**DIRECTIONS**
a – In the text on the definition of Alzheimer's disease, what is AD still considered to be?
b – Carry on writing the text on the definition of Alzheimer's disease from its last sentence.

*** Opening EXCERPT PROVIDED ***

Definition of Alzheimer's Disease
With the development of drugs to treat AD, and a movement toward early identification and treatment, the definition of Alzheimer's disease is changing. AD has historically been defined as a syndrome of cognitive and functional decline with associated but variable, non-cognitive, behavioral features, and specific neuropathological and chemical changes. AD is still considered a cognitive syndrome affecting memory and at least one other area of cognition (i.e., language ability, attention and concentration, orientation, judgment, problem solving, reasoning, or the ability to perform already learned motor skills). However, it is no longer believed that everyone who develops AD will necessarily show functional decline (i.e., a diminishing ability to independently perform activities necessary for daily living, such as the ability to manage finances, cook, use a telephone, bathe, dress oneself, etc.). For those patients who are diagnosed with AD very late in life, but early in the course of their disease, the initiation of treatment may stabilize the condition before functional decline occurs, thereby allowing an individual to live the remainder of their natural life without significant change to their way of life.

*** Closing EXCERPT PROVIDED ***
*** Opening AVAILABLE DATA ***

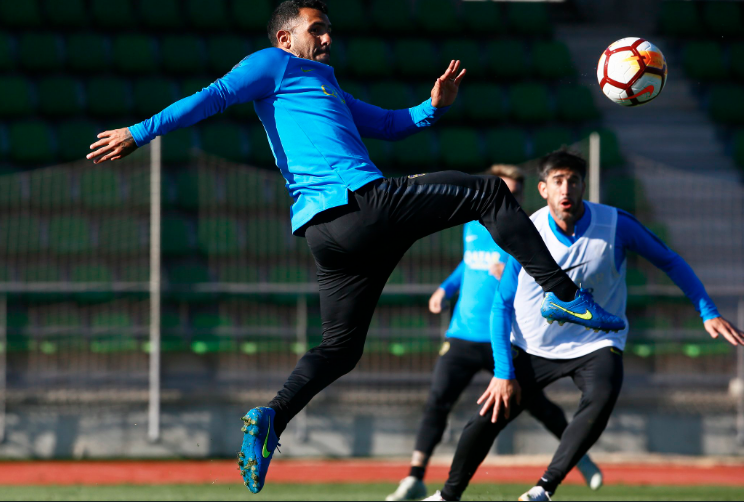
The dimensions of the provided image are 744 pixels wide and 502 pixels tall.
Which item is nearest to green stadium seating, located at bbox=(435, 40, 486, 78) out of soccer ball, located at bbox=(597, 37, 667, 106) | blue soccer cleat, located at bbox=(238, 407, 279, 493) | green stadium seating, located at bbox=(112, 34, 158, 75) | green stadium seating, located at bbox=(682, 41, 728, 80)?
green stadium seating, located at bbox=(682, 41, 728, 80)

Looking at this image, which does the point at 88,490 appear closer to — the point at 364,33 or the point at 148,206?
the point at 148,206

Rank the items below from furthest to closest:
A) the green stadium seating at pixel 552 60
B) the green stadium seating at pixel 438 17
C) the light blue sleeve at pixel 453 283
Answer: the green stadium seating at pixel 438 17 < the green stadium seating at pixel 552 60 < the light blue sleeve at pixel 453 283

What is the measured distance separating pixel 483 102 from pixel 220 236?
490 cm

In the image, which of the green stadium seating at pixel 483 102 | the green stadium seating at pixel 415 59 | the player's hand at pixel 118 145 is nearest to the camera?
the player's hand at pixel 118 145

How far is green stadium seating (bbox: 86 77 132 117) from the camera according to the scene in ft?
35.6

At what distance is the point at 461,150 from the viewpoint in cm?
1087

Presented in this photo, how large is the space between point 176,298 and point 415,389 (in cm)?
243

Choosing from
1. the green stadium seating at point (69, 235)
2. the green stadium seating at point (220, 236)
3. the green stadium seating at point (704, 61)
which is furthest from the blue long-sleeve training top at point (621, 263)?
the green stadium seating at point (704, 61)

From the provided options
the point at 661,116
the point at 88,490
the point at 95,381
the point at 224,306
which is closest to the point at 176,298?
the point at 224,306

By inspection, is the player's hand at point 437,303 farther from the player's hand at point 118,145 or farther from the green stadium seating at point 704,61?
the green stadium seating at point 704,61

*** Closing AVAILABLE DATA ***
*** Opening AVAILABLE DATA ***

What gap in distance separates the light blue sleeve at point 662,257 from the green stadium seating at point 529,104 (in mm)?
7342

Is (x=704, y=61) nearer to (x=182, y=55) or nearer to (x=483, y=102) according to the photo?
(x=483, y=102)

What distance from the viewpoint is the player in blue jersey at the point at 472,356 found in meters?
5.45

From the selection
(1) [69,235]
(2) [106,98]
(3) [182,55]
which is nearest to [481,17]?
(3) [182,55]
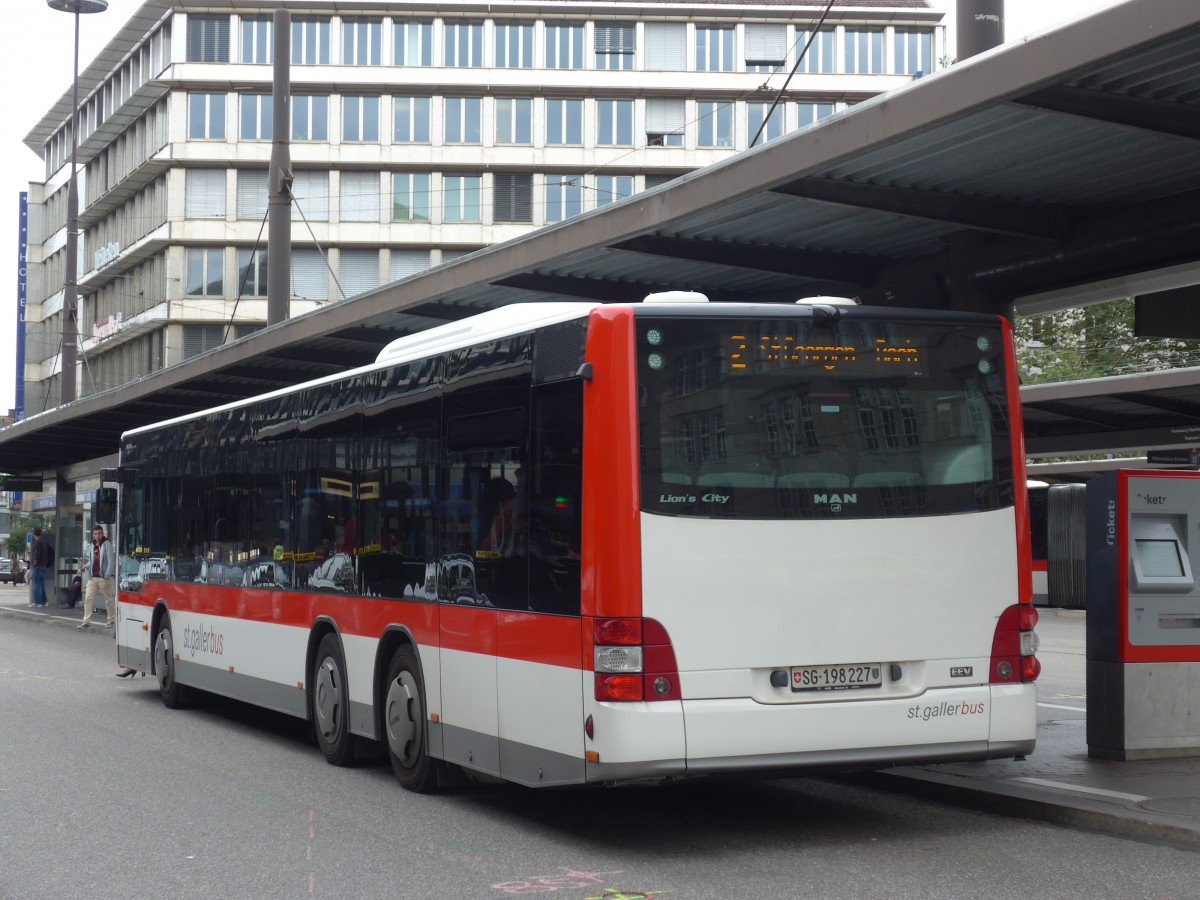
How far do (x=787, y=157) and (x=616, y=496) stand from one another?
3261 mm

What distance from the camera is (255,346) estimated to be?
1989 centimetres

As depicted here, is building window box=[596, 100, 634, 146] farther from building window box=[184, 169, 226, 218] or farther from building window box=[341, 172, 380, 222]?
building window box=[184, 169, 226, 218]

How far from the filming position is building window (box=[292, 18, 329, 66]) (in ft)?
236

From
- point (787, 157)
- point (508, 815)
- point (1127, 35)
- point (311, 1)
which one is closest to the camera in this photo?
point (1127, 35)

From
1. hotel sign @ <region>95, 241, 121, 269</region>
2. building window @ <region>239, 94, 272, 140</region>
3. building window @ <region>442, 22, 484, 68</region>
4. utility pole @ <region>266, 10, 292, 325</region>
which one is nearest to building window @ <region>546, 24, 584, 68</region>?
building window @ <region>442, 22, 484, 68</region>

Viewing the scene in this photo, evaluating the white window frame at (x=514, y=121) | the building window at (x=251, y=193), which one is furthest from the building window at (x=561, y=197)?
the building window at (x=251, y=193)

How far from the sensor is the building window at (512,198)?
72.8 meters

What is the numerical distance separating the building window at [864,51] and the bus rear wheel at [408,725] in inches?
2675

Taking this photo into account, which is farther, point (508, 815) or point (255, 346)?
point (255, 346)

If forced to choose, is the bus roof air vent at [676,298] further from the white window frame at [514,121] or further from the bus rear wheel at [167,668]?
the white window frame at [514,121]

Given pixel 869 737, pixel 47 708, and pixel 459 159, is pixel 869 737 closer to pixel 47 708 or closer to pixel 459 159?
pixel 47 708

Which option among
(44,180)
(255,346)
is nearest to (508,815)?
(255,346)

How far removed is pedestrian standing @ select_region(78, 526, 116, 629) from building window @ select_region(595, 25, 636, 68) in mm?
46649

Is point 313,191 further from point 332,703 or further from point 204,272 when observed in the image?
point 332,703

*** Closing AVAILABLE DATA ***

**ANSWERS TO THIS EXERCISE**
a – A cognitive syndrome affecting memory and at least one other area of cognition.

b –
The definition of AD is also changing in response to growing research on normal aging. By studying the brain tissue of normal adults, researchers have determined that Alzheimer's disease likely starts decades before the symptoms of the disease are recognized. In fact, it is hypothesized that the disease actually begins in the third, fourth, or fifth decade of life. What used to be considered a disease of advanced age is now viewed as a disease that develops across the lifespan.
There are many different conditions which cause “dementia”. Dementia is a broad term used to describe a decline in cognitive function which is usually severe enough to disrupt daily life and activities. Alzheimer's disease is the leading cause of dementia among those aged 65 and older. However, unlike a dementia due to stroke, where the onset of memory and thinking problems is sudden, AD results in a slow but ongoing loss of memory and thinking abilities. It is a progressive disorder which, left untreated, will continue to cause declines in cognition and functional abilities over time.
While AD always affects one of three primary domains (cognition), it may or may not impact the remaining two (functional ability and behavior). Depending on the age of the patient at the time of diagnosis, functional ability may be preserved in some cases. Most patients who live for a long time after an Alzheimer's disease diagnosis develop functional decline to variable degrees. The behavioral or "neuropsychiatric" features of AD may develop at any point in the course of the disease, or they may never develop. If behavioral symptoms of AD do occur, it does not necessarily mean that the disease is progressing. Examples of behavioral/neuropsychiatric features of AD include apathy (diminished interest, initiative, or feeling), anxiety, irritability, hallucinations (seeing or hearing things in the environment which aren't present) or delusions (holding false beliefs), disinhibition, agitation (restlessness, pacing, verbal or physical aggression), euphoria, or depression.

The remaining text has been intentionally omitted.